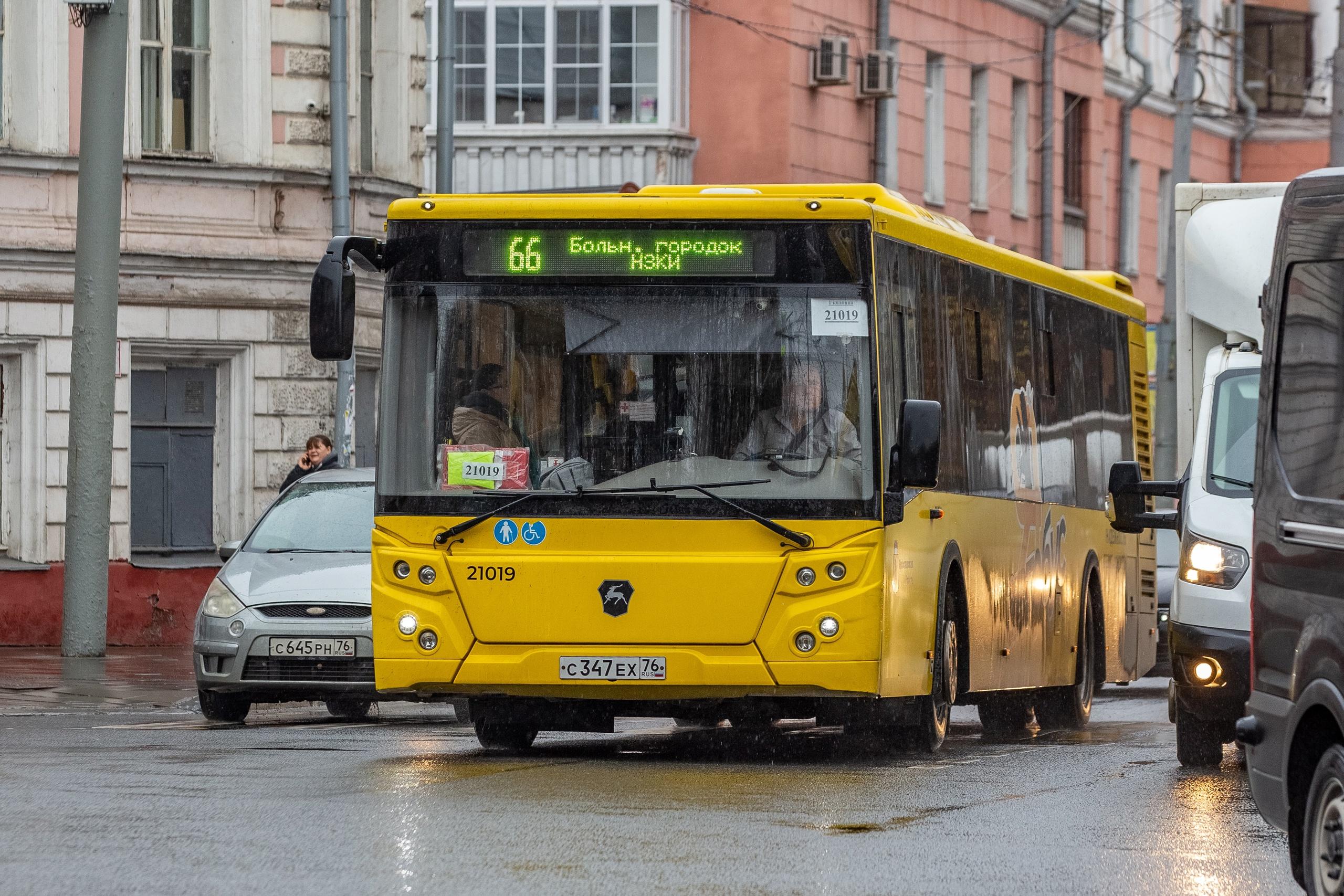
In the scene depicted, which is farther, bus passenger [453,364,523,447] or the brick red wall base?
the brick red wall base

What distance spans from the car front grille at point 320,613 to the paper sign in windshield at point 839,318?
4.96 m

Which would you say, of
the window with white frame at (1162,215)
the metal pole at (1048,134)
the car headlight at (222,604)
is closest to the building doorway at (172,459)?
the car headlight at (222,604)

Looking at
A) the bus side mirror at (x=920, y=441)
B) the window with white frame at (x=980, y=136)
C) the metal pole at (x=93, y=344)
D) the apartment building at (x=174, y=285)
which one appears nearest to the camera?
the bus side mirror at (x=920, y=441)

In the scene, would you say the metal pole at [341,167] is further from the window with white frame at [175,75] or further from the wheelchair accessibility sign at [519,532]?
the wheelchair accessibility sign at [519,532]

==================================================

#### What is expected:
Copy out everything from the line containing "In the scene, would" down to the last of these lines, switching "metal pole" to "steel post" and leaving all else unchanged.

#### Expected output:
In the scene, would you say the steel post at [341,167] is further from the window with white frame at [175,75] or further from the wheelchair accessibility sign at [519,532]?
the wheelchair accessibility sign at [519,532]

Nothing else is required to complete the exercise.